Quick demo of VNC and SSH

Other virtual machine notes

As detailed in the lab notes for today:

  • We have created a virtual machine instance for each of you
  • The first lab section details how to connect.

FAQ: Can I use my own computer?

  • Can you use your own computer to connect to your Virtual Machine?
    • Yes, this is easy and you will probably want to, to make it easy to work outside of class
    • But for today, please first connect using the lab PCs
    • Also eduroam is slow, so if everyone is in here on their own laptop on wifi, things won't work very well
  • Can you use your own computer to run the analyses directly?
    • For R/Rstudio analyses, probably (But make sure your R is up to date!)
    • For Linux/Possibly, if you are running a Mac or Linux machine. The first lab manual links to install notes for the Linux machine. I have a similar, although out-of-date document for Mac.
    • We will NOT provide troubleshooting help for your own computer (other than helping you connect it to the VM)

Today's Lab

  1. Get a virtual linux machine running
  2. Clone Assignment 01 repo into Rstudio
  3. Practice Markdown
  4. Learn a little Linux command line

Markdown

Markdown is a text-based formatting system for quickly and easily generating nicely formatted output.

This presentation as well as the entire BIS180L website was written in markdown.
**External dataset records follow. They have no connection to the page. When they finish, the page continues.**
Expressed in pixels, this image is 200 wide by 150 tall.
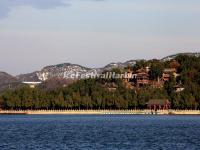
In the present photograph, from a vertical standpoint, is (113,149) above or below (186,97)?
below

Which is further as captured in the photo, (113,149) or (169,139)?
(169,139)

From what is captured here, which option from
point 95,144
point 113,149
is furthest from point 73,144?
point 113,149

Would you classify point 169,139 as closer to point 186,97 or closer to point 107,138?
point 107,138

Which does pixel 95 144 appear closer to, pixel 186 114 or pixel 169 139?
pixel 169 139

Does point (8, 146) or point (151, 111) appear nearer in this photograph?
point (8, 146)

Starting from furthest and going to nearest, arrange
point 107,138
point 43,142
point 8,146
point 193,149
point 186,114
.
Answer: point 186,114 → point 107,138 → point 43,142 → point 8,146 → point 193,149

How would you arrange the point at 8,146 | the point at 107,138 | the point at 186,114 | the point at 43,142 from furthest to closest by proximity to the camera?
the point at 186,114
the point at 107,138
the point at 43,142
the point at 8,146

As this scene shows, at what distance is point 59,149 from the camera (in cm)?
6550

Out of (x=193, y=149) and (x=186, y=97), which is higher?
(x=186, y=97)

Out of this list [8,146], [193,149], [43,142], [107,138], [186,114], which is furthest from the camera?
[186,114]

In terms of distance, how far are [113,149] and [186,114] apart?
130622 millimetres

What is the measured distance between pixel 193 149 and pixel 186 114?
130356 millimetres

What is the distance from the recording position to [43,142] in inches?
2921

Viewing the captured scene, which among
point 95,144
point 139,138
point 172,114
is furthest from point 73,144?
point 172,114
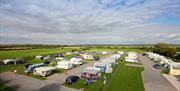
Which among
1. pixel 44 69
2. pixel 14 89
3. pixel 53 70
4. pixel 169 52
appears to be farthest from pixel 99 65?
pixel 169 52

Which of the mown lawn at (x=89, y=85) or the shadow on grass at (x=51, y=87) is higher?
the shadow on grass at (x=51, y=87)

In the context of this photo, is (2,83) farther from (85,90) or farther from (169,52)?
(169,52)

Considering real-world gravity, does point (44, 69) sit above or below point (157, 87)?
above

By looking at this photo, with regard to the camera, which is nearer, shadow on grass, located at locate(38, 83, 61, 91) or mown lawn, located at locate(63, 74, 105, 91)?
shadow on grass, located at locate(38, 83, 61, 91)

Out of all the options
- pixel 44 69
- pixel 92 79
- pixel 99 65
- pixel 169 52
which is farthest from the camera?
pixel 169 52

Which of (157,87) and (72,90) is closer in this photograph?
(72,90)

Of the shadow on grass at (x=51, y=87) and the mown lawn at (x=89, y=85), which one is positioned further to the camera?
the mown lawn at (x=89, y=85)

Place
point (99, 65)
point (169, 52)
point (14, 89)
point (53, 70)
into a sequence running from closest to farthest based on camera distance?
point (14, 89) < point (53, 70) < point (99, 65) < point (169, 52)

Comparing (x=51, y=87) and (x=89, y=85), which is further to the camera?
(x=89, y=85)

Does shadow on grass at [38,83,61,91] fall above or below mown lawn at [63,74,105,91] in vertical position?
above

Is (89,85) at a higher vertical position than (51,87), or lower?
lower
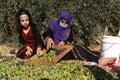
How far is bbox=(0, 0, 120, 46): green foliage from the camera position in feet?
35.5

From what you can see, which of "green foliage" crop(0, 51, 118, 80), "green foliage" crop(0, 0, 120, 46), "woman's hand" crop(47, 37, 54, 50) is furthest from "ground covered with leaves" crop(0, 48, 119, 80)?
"green foliage" crop(0, 0, 120, 46)

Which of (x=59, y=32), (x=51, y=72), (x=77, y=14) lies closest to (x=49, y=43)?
(x=59, y=32)

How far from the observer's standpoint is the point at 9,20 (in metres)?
11.3

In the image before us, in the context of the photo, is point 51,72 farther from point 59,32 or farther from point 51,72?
point 59,32

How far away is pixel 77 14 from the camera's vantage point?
10.9 meters

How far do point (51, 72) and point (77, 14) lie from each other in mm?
3879

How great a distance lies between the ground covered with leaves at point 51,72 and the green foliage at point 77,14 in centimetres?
303

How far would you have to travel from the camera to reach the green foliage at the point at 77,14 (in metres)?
10.8

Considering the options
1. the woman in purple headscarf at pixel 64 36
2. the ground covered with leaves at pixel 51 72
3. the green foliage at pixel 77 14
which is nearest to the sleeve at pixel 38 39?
the woman in purple headscarf at pixel 64 36

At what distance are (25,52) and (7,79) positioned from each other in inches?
86.9

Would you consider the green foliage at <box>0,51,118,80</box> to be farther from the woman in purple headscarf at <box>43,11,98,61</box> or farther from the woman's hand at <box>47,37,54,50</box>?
the woman in purple headscarf at <box>43,11,98,61</box>

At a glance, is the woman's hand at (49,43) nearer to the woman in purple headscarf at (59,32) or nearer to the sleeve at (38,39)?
the sleeve at (38,39)

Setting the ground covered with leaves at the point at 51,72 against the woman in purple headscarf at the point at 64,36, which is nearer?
the ground covered with leaves at the point at 51,72

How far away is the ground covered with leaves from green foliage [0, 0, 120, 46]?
3.03 m
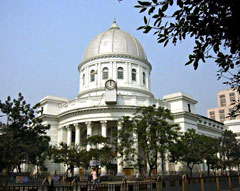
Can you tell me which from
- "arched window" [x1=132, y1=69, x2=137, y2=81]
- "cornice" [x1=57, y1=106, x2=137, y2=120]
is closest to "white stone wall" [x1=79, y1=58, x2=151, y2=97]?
"arched window" [x1=132, y1=69, x2=137, y2=81]

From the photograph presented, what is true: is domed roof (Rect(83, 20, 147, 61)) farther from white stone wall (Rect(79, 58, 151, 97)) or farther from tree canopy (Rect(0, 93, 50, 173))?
tree canopy (Rect(0, 93, 50, 173))

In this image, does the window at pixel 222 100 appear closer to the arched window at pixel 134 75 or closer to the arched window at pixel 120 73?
the arched window at pixel 134 75

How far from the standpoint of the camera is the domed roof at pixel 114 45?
59.1 meters

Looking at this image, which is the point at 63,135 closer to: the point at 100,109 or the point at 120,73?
the point at 100,109

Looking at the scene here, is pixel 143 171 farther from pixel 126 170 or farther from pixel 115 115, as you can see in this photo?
pixel 115 115

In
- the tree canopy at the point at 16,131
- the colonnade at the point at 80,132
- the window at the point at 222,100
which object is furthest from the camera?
the window at the point at 222,100

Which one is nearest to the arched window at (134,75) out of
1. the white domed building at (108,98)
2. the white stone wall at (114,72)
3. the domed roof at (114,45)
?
the white domed building at (108,98)

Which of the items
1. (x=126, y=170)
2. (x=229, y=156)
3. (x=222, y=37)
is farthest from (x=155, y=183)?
(x=229, y=156)

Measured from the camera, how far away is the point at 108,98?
4728 centimetres

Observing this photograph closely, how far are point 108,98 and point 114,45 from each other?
16457 mm

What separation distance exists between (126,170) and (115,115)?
9.57 metres

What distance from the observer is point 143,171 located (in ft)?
149

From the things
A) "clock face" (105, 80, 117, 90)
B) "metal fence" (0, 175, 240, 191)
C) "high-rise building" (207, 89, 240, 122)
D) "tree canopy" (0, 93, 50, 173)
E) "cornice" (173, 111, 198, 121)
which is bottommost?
"metal fence" (0, 175, 240, 191)

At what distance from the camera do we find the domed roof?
194 ft
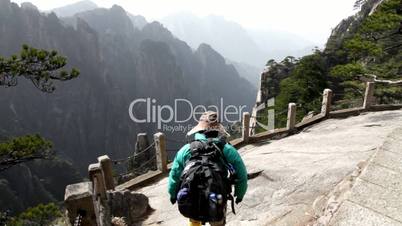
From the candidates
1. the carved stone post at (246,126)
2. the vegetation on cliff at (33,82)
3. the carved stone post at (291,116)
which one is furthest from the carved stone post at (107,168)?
the carved stone post at (291,116)

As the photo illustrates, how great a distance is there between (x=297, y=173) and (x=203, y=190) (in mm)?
5101

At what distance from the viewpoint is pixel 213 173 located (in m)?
3.34

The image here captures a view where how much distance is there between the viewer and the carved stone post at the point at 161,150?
985 centimetres

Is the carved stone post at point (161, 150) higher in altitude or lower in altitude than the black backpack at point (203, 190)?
lower

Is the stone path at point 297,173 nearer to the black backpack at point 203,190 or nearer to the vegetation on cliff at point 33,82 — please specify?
the black backpack at point 203,190

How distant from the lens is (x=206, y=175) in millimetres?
3303

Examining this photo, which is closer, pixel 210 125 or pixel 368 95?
pixel 210 125

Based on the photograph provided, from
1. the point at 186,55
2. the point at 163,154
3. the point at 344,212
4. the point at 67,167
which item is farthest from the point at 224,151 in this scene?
the point at 186,55

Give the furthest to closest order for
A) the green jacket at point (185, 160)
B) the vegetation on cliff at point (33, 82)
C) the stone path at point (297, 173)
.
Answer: the vegetation on cliff at point (33, 82)
the stone path at point (297, 173)
the green jacket at point (185, 160)

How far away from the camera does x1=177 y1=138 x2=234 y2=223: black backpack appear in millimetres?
3246

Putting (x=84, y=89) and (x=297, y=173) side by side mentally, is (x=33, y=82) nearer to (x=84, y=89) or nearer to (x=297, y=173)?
(x=297, y=173)

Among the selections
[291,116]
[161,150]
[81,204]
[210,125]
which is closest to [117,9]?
[291,116]

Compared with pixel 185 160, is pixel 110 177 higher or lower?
lower

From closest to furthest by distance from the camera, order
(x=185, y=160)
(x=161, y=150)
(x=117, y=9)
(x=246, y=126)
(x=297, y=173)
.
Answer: (x=185, y=160)
(x=297, y=173)
(x=161, y=150)
(x=246, y=126)
(x=117, y=9)
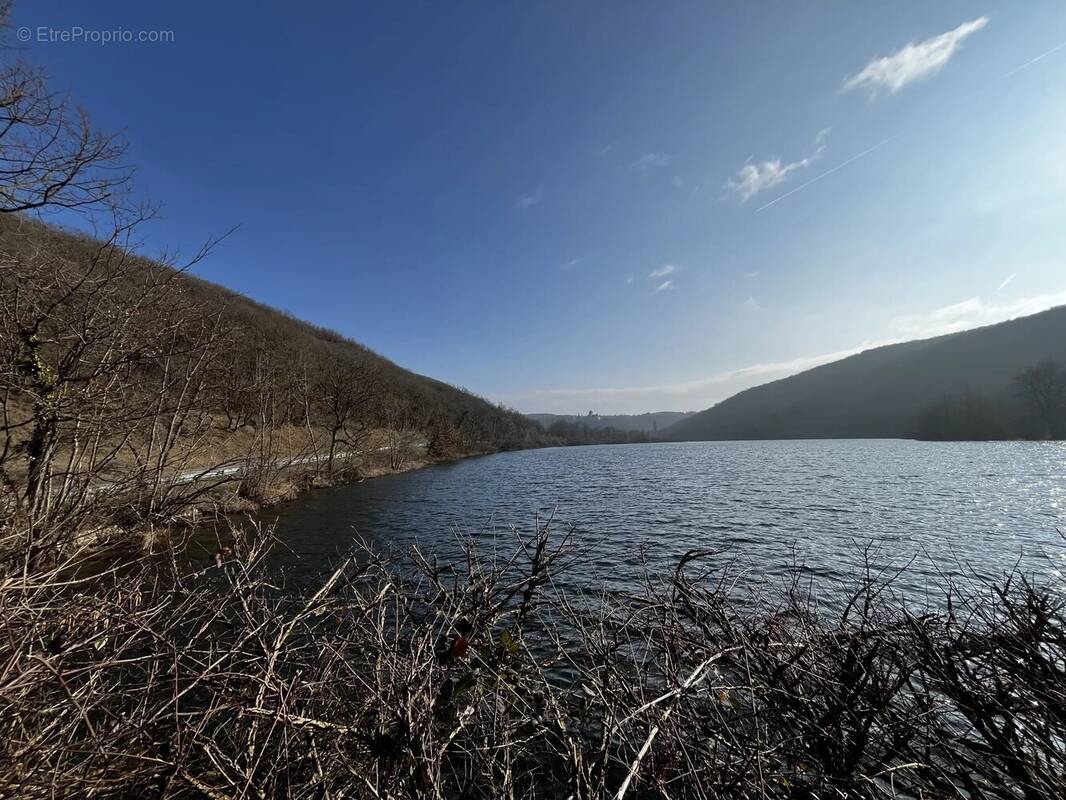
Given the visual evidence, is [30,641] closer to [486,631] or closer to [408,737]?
[408,737]

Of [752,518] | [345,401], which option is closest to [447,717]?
[752,518]

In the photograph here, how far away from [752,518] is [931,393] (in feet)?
464

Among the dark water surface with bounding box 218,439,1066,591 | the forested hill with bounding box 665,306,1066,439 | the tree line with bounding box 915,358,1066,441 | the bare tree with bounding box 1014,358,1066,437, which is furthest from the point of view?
the forested hill with bounding box 665,306,1066,439

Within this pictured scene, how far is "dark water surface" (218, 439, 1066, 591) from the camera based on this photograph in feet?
39.0

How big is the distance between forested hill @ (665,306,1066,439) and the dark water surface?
57.8 m

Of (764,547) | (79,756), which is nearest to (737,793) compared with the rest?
(79,756)

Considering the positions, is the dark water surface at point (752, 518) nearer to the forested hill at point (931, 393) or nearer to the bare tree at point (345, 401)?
the bare tree at point (345, 401)

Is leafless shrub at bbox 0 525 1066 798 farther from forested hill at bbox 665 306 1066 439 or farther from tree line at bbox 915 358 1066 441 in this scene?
forested hill at bbox 665 306 1066 439

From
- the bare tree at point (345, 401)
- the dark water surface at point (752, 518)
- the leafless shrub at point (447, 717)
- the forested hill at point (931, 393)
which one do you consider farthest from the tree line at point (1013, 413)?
the bare tree at point (345, 401)

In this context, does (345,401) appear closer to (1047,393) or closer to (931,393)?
(1047,393)

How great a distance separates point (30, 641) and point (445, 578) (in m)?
8.11

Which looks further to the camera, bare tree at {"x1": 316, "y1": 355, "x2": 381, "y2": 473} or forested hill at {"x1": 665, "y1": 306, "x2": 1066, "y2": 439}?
forested hill at {"x1": 665, "y1": 306, "x2": 1066, "y2": 439}

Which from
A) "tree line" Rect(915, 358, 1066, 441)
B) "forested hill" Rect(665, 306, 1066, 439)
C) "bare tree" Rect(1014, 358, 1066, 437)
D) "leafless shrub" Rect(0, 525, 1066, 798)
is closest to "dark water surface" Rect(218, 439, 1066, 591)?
"leafless shrub" Rect(0, 525, 1066, 798)

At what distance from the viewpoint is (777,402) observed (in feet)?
575
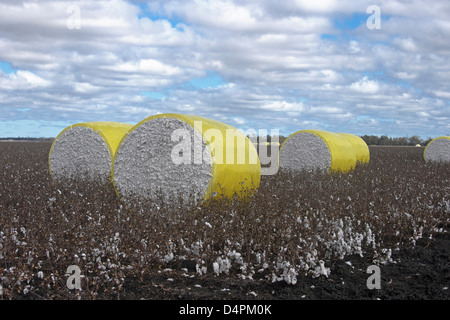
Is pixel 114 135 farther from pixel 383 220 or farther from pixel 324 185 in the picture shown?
pixel 383 220

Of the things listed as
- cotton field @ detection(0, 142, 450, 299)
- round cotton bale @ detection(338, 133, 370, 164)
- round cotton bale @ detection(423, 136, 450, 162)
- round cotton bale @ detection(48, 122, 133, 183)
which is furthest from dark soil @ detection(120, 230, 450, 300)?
round cotton bale @ detection(423, 136, 450, 162)

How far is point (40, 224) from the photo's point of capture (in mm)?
5734

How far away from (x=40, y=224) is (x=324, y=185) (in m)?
6.11

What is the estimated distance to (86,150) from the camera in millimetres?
9906

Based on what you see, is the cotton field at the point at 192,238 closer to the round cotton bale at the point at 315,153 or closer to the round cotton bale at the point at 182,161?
the round cotton bale at the point at 182,161

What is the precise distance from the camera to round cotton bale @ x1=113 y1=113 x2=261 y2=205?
715cm

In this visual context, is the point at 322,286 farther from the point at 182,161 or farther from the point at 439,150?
the point at 439,150

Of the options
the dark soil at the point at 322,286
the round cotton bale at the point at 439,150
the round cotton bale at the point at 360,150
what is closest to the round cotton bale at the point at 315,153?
the round cotton bale at the point at 360,150

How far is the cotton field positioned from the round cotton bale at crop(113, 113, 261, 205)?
330 mm

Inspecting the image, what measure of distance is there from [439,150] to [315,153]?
26.5 feet

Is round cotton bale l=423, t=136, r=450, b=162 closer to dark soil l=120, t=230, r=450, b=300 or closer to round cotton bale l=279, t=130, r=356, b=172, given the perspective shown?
round cotton bale l=279, t=130, r=356, b=172

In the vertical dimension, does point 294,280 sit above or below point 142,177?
below

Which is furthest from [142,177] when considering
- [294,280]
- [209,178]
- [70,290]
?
[294,280]

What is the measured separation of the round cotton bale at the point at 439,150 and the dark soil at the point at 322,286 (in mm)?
14596
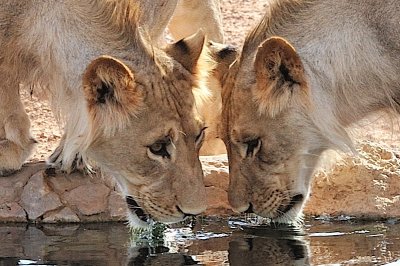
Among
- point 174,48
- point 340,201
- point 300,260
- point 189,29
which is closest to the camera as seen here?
point 300,260

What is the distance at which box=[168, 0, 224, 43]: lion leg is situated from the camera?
7625mm

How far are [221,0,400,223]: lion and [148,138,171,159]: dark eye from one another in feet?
1.01

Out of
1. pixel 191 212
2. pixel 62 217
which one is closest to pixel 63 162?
pixel 62 217

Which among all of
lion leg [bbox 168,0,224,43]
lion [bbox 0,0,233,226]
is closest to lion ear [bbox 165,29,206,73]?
lion [bbox 0,0,233,226]

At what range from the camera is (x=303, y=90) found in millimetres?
5219

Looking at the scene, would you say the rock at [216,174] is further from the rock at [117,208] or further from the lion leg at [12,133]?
the lion leg at [12,133]

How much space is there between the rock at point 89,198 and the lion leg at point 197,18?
202 cm

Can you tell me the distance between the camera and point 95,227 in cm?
575

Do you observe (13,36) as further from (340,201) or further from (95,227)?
(340,201)

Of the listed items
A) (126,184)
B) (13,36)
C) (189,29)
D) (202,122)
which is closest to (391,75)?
(202,122)

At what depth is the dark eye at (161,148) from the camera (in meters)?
5.30

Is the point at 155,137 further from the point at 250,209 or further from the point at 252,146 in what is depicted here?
the point at 250,209

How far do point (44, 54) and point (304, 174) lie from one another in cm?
125

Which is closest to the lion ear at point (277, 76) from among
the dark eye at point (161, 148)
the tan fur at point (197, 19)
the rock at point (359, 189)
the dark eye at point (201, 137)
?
the dark eye at point (201, 137)
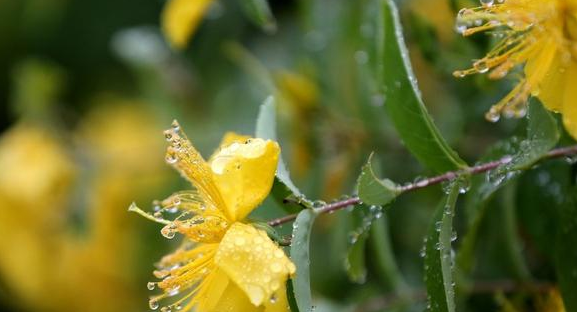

It helps achieve three guiding principles:

  1. Clear documentation
  2. Reproducibility
  3. Open formats

Markdown vs docx

What is we want to produce this:

Screenshot of formatted text output with headers and lists in a document

The markdown file that generates it is

Screenshot of markdown source code showing simple text formatting with hash symbols for headers and asterisks for lists

Markdown vs docx

What is we want to produce this:

Screenshot of formatted text output with headers and lists in a document

The word file that generates it is Screenshot of Microsoft Word document showing complex binary gibberish

Today's Lab

  1. Get a virtual linux machine running
  2. Clone Assignment 01 repo into Rstudio
  3. Practice Markdown
  4. Learn a little Linux command line

Linux Command Line

We will work through a tutorial developed by Ian Korf.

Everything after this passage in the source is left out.